さとまも談義|テクノロジーと体験とアートと

テクノロジーとビジネスと人の関係性にずっと興味があります。アートやダイバーシティのキーワードも含めて、世界がどう変わっていくか、変えていけるかをお酒を飲みつつ考えるブログ

ブレーンストーミングは時間の無駄か?

SBI北尾さんのブログに触発され、僕もブレーンストミングについての個人的な見解を述べたいと思い、筆を執りました。
さて、皆さんは「ブレスト」について、どのようなイメージをお持ちでしょうか?

  • 色々な意見が出て、新しい事業・課題解決案が生まれた!
  • やってみたけど、アイディアが出なかった
  • ブレストしようと言われて集まったのだが、上司の独壇場で発言できなかった etc


世の中には、間違ったブレーンストミングが溢れています。また、いつも"正しい"ブレーンストミングが必要かといえば、そうでもなかったりします。僕がコンサルティングワークを進める際「ブレストしよう」と言うときには、2つの明確なパターンがあります。

  1. 多種多様な視点から、純粋にアプローチやアイディアを収集したい
  2. 参加者と一緒に考えたという一体感を醸成するために、ブレストという形態を取る


まず、一つ目から説明しましょう。これは社内のチーム内で実施することが多いのですが、いわゆる正統派ブレーンストミングです。お題目は主催者がきちっと考える必要がありますが、自由闊達に意見を述べ、発想を膨らませるのが目的です。自由、かつ大量に…という点が重要なので、声の大きな人に左右されないよう、最初はポストイットで各自の意見を書き出したりする等の工夫をします。難しいのは、テーマが広い場合にどのように収束させるか、という点。これはファシリテーターの力量により、かなり左右されます。逆説的に言えば、特定のテーマに絞り込めば込むほど、ファシリテートは楽になります。

2つ目。
これは、仕事柄というのもあるのですが、全員で意見を出し合ったことにより、合意形成を容易にするため、ブレーンストミングという形式を活用するパターンです。この場合、事前にチーム内でどうようのブレストを何度かトライアルしてみて、「何を落としどころとするか」を整理しておきます。ブレーンストミング自体では、オープンに意見は受け入れるものの、最終的には事前に想定したフレームワークや方向性に当てはめて、ファシリテーションを実施します。つまり、僕らにとっては多少の誤差はあれど、想定の結果を得ることになるわけです。「なんだ、しょうもないことをやっているな」と思う方もいらっしゃるでしょう。しかしながら、この手法は大きな威力を発揮することが多々あります。ぜひ、みなさんも試してみてください。
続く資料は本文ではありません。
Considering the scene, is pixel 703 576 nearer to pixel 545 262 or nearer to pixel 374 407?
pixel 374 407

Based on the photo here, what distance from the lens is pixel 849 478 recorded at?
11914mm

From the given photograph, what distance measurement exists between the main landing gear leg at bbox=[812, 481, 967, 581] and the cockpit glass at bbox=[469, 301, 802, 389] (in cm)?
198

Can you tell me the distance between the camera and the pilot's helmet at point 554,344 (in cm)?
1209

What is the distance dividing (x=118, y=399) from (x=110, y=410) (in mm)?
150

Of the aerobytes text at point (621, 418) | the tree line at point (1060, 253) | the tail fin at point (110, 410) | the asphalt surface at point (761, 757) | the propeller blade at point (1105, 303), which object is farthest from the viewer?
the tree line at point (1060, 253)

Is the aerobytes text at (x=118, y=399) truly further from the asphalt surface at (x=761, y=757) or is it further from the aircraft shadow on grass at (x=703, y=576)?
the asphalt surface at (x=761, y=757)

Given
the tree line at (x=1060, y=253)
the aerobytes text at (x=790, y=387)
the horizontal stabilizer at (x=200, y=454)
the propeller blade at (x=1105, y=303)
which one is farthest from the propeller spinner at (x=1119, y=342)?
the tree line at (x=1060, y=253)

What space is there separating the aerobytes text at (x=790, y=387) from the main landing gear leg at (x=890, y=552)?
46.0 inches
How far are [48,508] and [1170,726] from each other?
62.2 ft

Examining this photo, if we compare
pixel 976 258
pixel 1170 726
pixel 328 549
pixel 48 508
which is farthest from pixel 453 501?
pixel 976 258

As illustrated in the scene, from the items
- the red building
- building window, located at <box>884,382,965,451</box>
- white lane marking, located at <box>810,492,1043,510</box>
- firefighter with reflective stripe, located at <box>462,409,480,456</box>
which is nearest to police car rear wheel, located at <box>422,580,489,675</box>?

ちなみに、いずれの場合もブレーンストミングの基本ルールを守って進行することが最低限必要。こういうことも知らないで、えらそうにブレーンストミングだから自由に意見を言いたまえ、という上司にはならないように気をつけてください。参加者に対しても、とても失礼だと思います。
(参考)ブレーンストミングのルール

  • 判断・結論を出さない(結論厳禁)
  • 粗野な考えを歓迎する(自由奔放)
  • 量を重視する(質より量)
  • アイディアを結合し発展させる(結合改善)


あと、成功理にブレーンストミングを実施するには、「センスの良いテーマ」を定義することと、収束時に適切なフレームワークに落とし込めるかが大変重要です。ここは脳みそ勝負なので、主催者の方々はぜひ意識して頂きたいところ。いかに当日のファシリテーションが上手くても、もともとのテーマが曖昧だったり、ずれていたりするとブレーンストミングの効果は10分の1くらいになります。最後のフレームワーク化でもたつかないためにも、シャープなテーマを設定し、事前にある程度の構造を想定して把握しておくべきダと思います。

色々と書き綴ったものの、場数をこなすことも重要なので、みなさんもぜひ気軽にトライしてみて欲しいと思います。僕自身は決して時間の無駄とは思いませんので。